TEXT PASSAGE ▸
++++++++
A label-free fluorescence biosensor based on a bifunctional MIL-101(Fe) nanozyme for sensitive detection of choline and acetylcholine at nanomolar level

Abstract

A label-free and high sensitive fluorescence biosensor for the detection of choline and acetylcholine (ACh) was developed based on the MIL-101(Fe) nanozyme with dual functions of mimetic peroxidase and fluorescent emission. This fluorescence sensing strategy involves the reaction of acetylcholinesterase (AChE) catalyzing the hydrolysis of ACh into choline that is in turn oxidized by choline oxidase (ChOx) to generate H2O2, and the as-produced H2O2 is decomposed into highly reactive hydroxyl radicals under the catalysis of MIL-101(Fe) nanozyme, thereby the non-fluorescent organic ligand terephthalic acid of MIL-101(Fe) is oxidized by hydroxyl radicals to form a highly fluorescent 2-hydroxy terephthalic acid. By virtue of this finding, the label-free detection of choline and ACh via multienzyme cascade reaction was realized with low detection limits of 20.0 nM and 8.9 nM, respectively. Moreover, the practicality of the developed bifunctional MIL-101(Fe)-based sensing strategy was successfully validated through the detection of choline in milk and ACh in human plasma. This proposed assay not only exhibited high sensitivity and selectivity towards choline and ACh, but also simplified the sensing systems, reduced the detection cost, and avoided the potential risks caused by the fluorescent reagents, which opened a green avenue for the analysis of complex biological samples.
++++++++
AVAILABLE DATA ▸

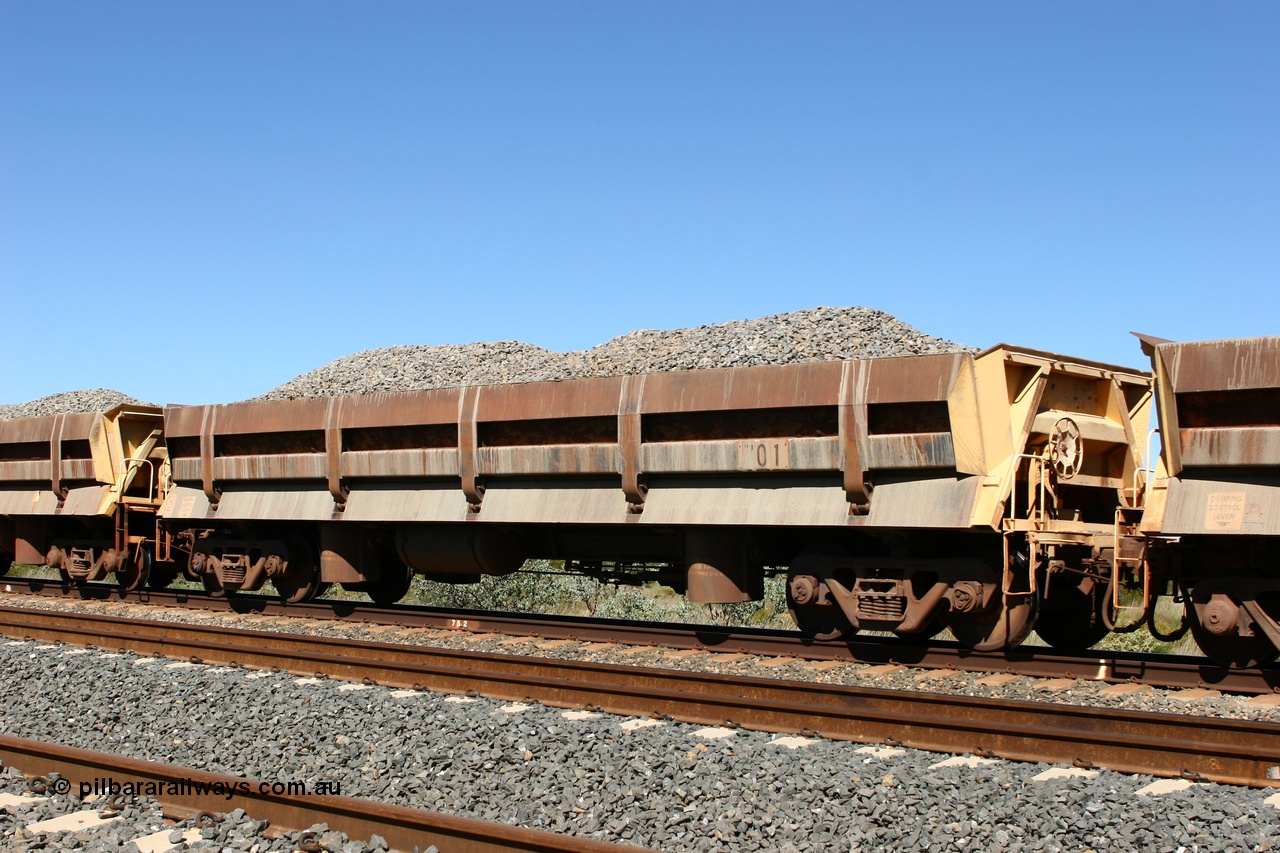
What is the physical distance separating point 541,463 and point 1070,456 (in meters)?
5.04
++++++++
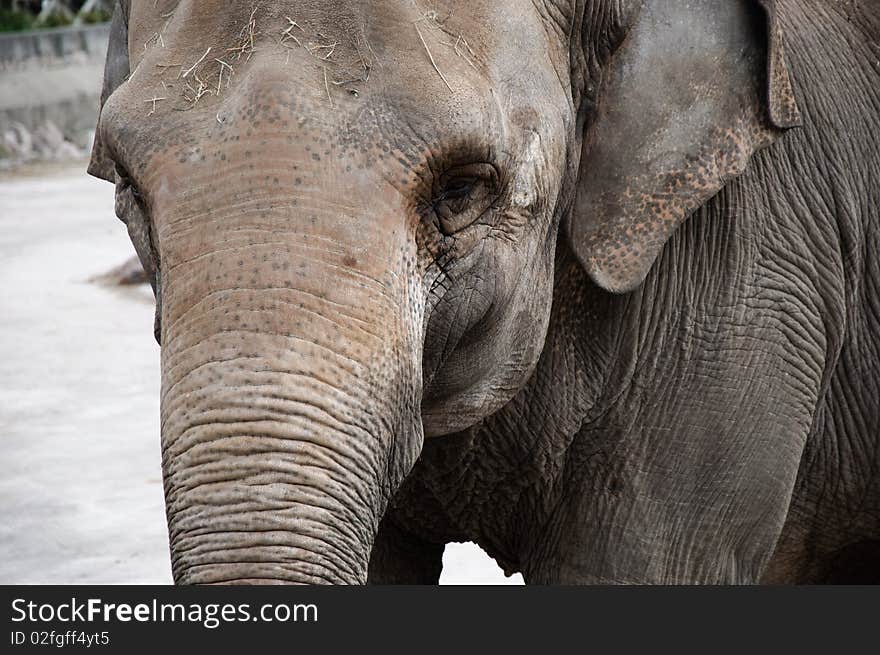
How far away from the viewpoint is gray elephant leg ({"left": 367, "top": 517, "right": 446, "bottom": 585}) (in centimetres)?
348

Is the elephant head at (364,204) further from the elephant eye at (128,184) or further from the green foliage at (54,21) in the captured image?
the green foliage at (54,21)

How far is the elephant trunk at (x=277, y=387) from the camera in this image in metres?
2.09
++++++++
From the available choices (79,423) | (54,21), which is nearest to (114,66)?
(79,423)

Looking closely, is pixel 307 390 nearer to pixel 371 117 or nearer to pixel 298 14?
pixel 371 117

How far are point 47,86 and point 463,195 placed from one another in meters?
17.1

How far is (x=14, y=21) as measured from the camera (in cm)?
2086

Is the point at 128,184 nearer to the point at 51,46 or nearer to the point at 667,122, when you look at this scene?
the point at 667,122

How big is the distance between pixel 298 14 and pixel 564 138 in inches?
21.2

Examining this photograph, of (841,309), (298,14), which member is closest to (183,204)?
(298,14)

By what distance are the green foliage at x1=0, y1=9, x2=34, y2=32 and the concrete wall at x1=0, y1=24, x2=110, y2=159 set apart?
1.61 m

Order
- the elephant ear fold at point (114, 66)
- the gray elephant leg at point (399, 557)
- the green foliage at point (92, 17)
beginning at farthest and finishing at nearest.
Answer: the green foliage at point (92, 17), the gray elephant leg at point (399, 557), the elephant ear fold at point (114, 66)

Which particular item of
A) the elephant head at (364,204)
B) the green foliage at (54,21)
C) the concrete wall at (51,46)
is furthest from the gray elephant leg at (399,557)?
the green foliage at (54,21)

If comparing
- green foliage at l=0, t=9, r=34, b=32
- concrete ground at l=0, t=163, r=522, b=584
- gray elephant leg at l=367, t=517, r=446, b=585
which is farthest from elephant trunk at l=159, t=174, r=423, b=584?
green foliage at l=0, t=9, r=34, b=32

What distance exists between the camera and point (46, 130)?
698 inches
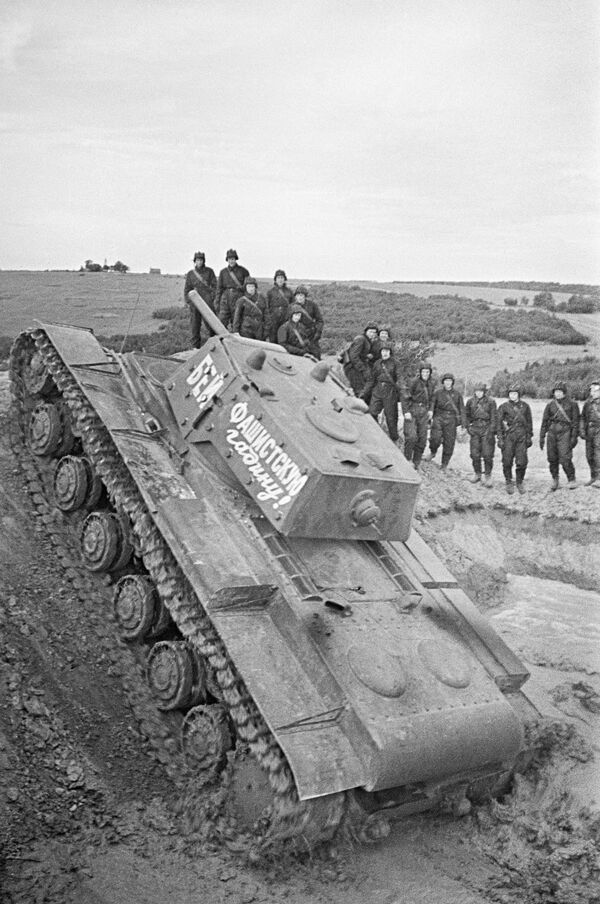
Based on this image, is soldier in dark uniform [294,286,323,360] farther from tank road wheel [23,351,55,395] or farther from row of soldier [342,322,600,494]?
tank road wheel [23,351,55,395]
++++++++
WHAT YOU SHOULD DO ▸ Copy out the entire text on the MIL-101(Fe) fluorescence biosensor, word for word, from its title through the end of the abstract.

EXERCISE RESPONSE ▸
A label-free fluorescence biosensor based on a bifunctional MIL-101(Fe) nanozyme for sensitive detection of choline and acetylcholine at nanomolar level

Abstract

A label-free and high sensitive fluorescence biosensor for the detection of choline and acetylcholine (ACh) was developed based on the MIL-101(Fe) nanozyme with dual functions of mimetic peroxidase and fluorescent emission. This fluorescence sensing strategy involves the reaction of acetylcholinesterase (AChE) catalyzing the hydrolysis of ACh into choline that is in turn oxidized by choline oxidase (ChOx) to generate H2O2, and the as-produced H2O2 is decomposed into highly reactive hydroxyl radicals under the catalysis of MIL-101(Fe) nanozyme, thereby the non-fluorescent organic ligand terephthalic acid of MIL-101(Fe) is oxidized by hydroxyl radicals to form a highly fluorescent 2-hydroxy terephthalic acid. By virtue of this finding, the label-free detection of choline and ACh via multienzyme cascade reaction was realized with low detection limits of 20.0 nM and 8.9 nM, respectively. Moreover, the practicality of the developed bifunctional MIL-101(Fe)-based sensing strategy was successfully validated through the detection of choline in milk and ACh in human plasma. This proposed assay not only exhibited high sensitivity and selectivity towards choline and ACh, but also simplified the sensing systems, reduced the detection cost, and avoided the potential risks caused by the fluorescent reagents, which opened a green avenue for the analysis of complex biological samples.